Part of me viewed Black Mass as a critic. I took into consideration the actors, the script, the staging, pacing, etc. What about character arcs? What about historical accuracy? You know: the usual. I considered some of the things that usually pop up on the imaginary checklist (like how many trailer-worthy zingers will we endure?) and a few that were more specific to this film (like will Johnny Depp’s makeup look as bad as it did in the set photos?); I considered that I’d have to play the game where you try to compress and bury all of those checklistable points so that you can actually watch the movie. I considered Out of the Furnace, the last film by Black Mass director Scott Cooper, and the frustrating way in which that film tried and nearly succeeded in being an epic like The Deer Hunter. Somehow, one of Furnace‘s major flaws seemed to be that it was only almost that kind of movie, something that attempted an ambitious feat but failed to stick the landing.

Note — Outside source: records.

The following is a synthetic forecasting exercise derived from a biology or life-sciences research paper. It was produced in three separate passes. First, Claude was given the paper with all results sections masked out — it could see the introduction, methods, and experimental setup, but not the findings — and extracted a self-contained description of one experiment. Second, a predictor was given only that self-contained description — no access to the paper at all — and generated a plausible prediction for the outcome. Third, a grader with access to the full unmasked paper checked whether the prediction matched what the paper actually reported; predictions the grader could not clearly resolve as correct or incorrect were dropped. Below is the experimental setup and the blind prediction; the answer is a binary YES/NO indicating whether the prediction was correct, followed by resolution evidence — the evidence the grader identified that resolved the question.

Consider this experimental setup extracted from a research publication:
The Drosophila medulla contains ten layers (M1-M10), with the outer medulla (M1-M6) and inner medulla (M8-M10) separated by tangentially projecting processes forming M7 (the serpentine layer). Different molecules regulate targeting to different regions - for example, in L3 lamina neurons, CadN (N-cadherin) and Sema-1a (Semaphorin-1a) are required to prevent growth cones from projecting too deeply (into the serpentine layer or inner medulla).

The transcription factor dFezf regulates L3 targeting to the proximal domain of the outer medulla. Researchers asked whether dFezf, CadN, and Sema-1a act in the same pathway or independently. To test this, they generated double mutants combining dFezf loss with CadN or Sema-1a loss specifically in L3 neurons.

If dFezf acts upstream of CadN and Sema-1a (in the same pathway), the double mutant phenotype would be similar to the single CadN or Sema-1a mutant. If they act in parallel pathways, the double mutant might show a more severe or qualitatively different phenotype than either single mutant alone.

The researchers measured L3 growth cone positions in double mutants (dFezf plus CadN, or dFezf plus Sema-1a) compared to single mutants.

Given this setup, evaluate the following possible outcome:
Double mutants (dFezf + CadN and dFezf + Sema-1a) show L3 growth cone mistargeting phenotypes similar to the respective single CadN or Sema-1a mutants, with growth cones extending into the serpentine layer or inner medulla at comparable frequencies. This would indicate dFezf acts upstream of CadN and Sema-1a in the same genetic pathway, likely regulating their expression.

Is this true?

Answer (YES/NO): NO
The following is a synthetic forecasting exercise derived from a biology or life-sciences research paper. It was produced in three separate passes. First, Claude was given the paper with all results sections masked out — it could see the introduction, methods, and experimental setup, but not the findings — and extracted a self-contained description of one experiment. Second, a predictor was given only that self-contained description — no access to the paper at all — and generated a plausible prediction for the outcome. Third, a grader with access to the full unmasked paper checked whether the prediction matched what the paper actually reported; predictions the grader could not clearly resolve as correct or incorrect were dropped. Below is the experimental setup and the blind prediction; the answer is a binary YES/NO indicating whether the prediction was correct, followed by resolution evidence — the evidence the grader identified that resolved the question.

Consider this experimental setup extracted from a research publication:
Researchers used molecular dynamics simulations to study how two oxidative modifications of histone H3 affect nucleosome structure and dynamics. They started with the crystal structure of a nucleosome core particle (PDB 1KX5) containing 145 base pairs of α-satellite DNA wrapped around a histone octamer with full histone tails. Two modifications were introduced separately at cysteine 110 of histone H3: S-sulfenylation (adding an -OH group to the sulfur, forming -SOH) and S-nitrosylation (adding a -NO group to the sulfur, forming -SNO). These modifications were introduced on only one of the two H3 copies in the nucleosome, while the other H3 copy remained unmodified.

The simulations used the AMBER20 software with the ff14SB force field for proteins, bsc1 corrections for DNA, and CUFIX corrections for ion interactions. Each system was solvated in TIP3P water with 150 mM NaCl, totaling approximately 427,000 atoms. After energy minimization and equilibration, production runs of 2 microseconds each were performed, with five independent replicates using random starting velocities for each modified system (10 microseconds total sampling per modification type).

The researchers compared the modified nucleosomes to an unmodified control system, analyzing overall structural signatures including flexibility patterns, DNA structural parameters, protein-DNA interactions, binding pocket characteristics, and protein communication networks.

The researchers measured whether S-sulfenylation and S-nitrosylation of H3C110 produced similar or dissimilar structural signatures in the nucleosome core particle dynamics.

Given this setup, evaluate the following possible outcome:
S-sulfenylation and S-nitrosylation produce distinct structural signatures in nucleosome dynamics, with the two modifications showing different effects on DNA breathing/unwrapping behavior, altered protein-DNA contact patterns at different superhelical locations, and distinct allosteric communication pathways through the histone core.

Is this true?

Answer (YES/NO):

But despite a sneaking suspicion regarding that last point Black Mass is a hell of a lot more enjoyable than Out of the Furnace or even Crazy Heart, Cooper’s first two films which both touted incredible performances but misplaced directorial style, and that’s probably because the other part of me viewed it as a Bostonian. The Globe‘s Ty Burr says it best in his review: “For worse and for worser, James “Whitey” Bulger is a son of Boston, and moviegoers here will react differently to Scott Cooper’s film than they will in Seattle, Dallas, or Dubuque.” That was inescapably true for last night’s Boston Common screening, wherein the feeling was that everyone in the theater was already familiar with what was unfolding up on the screen.